Families and caregivers know how difficult it is to cope with a loved one who abuses alcohol or drugs. It is important to realize that family members cannot stop their relative’s substance abuse. They can, however, avoid covering it up or doing things that make it easy for the relative to continue the denial. Families can learn what they can do about the problem, but they must be realistic that much of it is out of their hands. The following is a list of things to do and not do if your loved one is addicted:
1. Don’t regard this as a family disgrace. The addiction of a loved one does not reflect on the integrity of family members. Addicts make their own choices for a variety of reasons.

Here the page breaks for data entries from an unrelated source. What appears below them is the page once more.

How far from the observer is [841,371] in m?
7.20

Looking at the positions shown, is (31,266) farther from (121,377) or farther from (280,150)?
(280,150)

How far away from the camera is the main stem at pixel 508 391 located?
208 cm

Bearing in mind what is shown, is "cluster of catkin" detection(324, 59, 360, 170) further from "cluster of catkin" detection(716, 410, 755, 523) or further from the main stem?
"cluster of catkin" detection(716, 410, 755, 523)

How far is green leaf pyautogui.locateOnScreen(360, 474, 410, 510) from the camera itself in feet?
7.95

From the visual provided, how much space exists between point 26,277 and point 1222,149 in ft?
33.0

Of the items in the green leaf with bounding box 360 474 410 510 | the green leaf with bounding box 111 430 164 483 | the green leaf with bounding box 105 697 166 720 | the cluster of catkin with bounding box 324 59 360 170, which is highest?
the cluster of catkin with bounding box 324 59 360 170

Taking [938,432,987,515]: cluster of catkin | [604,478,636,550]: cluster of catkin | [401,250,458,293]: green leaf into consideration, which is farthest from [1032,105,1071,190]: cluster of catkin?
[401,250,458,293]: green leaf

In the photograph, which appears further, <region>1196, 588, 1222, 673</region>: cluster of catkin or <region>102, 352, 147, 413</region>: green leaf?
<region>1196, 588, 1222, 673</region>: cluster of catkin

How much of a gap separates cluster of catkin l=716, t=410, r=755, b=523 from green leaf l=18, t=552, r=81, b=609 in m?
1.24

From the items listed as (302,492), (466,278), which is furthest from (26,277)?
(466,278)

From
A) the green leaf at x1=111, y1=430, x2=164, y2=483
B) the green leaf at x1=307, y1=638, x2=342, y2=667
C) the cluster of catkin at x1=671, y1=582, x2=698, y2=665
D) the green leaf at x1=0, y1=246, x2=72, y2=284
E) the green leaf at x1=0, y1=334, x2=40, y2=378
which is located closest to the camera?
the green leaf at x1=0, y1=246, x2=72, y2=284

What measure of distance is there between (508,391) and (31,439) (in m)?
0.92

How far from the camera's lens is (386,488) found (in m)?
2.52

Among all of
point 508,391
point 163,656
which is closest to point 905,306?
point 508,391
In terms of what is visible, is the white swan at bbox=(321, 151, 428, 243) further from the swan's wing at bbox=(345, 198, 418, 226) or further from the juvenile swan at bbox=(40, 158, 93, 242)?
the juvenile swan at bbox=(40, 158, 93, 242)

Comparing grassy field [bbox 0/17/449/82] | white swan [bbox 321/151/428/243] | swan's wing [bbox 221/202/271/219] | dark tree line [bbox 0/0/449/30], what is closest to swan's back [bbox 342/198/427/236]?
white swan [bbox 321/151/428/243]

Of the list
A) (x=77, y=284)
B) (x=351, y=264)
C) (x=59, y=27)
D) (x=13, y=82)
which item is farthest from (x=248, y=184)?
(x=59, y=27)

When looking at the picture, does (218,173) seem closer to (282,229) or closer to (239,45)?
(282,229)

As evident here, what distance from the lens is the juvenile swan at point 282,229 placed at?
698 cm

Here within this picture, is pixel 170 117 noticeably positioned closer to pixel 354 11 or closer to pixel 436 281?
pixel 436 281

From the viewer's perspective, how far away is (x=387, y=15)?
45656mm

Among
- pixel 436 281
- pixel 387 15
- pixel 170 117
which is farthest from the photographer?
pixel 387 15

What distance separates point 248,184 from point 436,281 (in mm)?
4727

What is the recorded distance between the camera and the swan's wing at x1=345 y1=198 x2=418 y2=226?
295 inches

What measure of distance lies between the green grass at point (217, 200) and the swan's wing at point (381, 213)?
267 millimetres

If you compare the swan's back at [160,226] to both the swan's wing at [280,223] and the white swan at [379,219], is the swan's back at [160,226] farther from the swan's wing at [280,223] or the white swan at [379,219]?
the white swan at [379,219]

2. Don’t nag, preach, or lecture. This will only create resentment and the user may lie or make promises that cannot be kept. Recovery from addiction may only come about once the user makes a decision to seek treatment.
3. Don’t use the “If you loved me…” approach. The addict may not be able to control their usage through will power alone, and your appeal will only increase their guilt.
4. Avoid threats unless you think them through carefully and definitely intend to carry them out. Specific actions may be required to protect oneself and others but idle threats only demonstrate that you do not mean what you say and that you are prepared to live with the user’s addiction.
5. Don’t hide or dispose of any alcohol or drugs. This may make the addict more desperate and he or she will simply find new ways of getting more drugs or alcohol. Most users will also get more creative at hiding their supply.
6. Don’t use alcohol or drugs with the addict on the grounds it will make him or her use less. This condones the substance abuse and delays the possibility of the addict seeking help.
7. Don’t be jealous of the method of recovery that the addict chooses. The addict may form close bonds with others in treatment. See this as a positive step and not a rejection of the love and care they receive at home.
8. Don’t consider relapses as a total loss. Relapse is common in recovery much like a smoker who “slips” on occasion but eventually quits.
9. Allow the addict to experience the consequences of their alcohol or drug use. Don’t clean up after the user or rescue him or her from penalties imposed by school, work, or the police.
10. Do offer love, support, and understanding in recovery. Remember that you can only control your own reactions and behaviors. The user must learn to control his or her own recovery process.